§ **Dataset**
══════════════════════════════

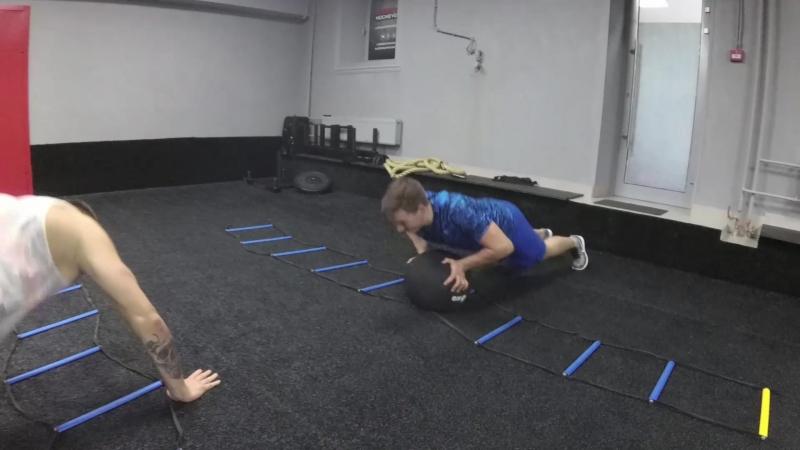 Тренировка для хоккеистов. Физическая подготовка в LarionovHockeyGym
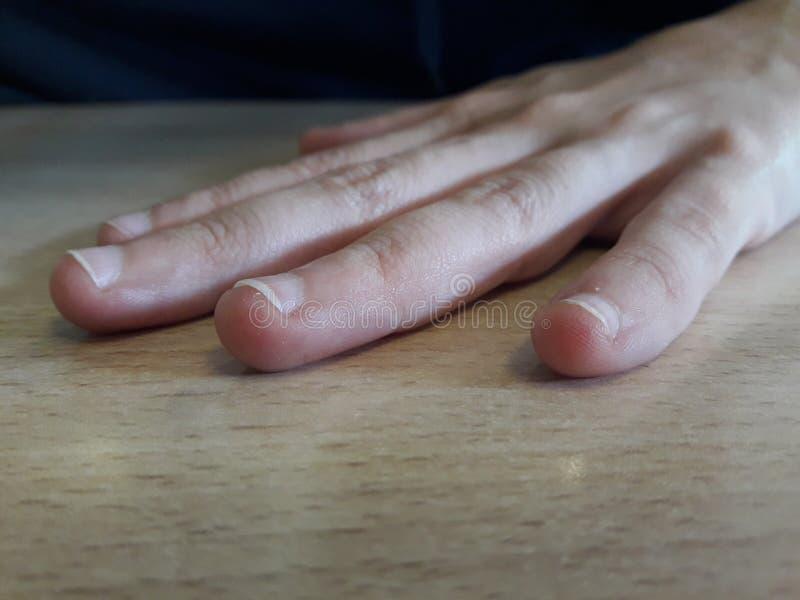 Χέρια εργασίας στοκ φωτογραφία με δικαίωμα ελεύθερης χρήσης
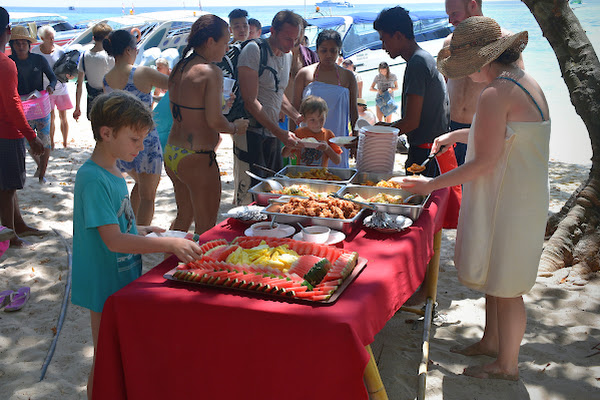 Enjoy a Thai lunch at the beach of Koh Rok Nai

══════════════════════════════

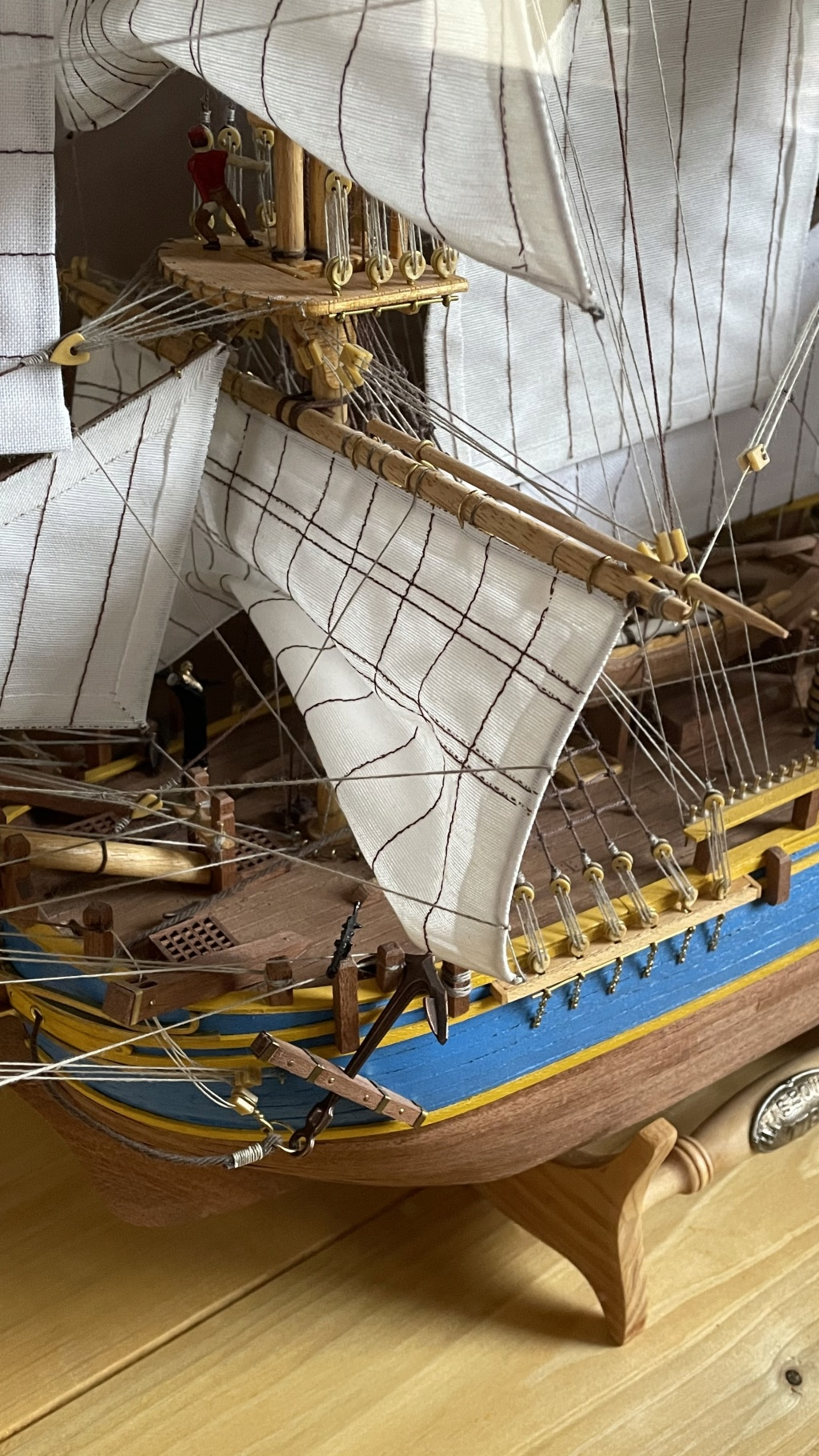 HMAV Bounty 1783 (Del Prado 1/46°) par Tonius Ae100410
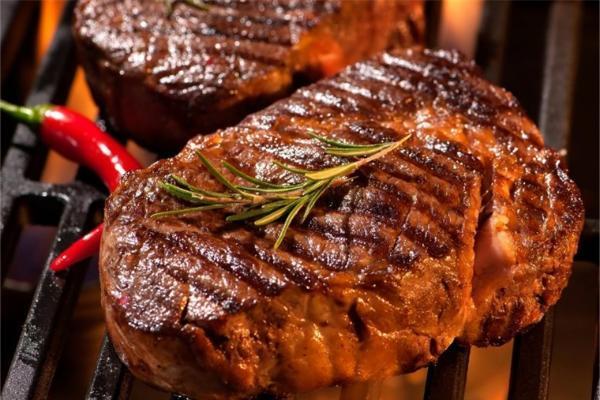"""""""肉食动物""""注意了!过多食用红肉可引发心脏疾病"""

══════════════════════════════

§ **Exercise requirements**
Above are some entries. Restate word for word the lines from the one holding "Тренировка для хоккеистов." through the one holding "Enjoy a Thai", but not the pictures.

§ **Exercise solution**
 Тренировка для хоккеистов. Физическая подготовка в LarionovHockeyGym
 Χέρια εργασίας στοκ φωτογραφία με δικαίωμα ελεύθερης χρήσης
 Enjoy a Thai lunch at the beach of Koh Rok Nai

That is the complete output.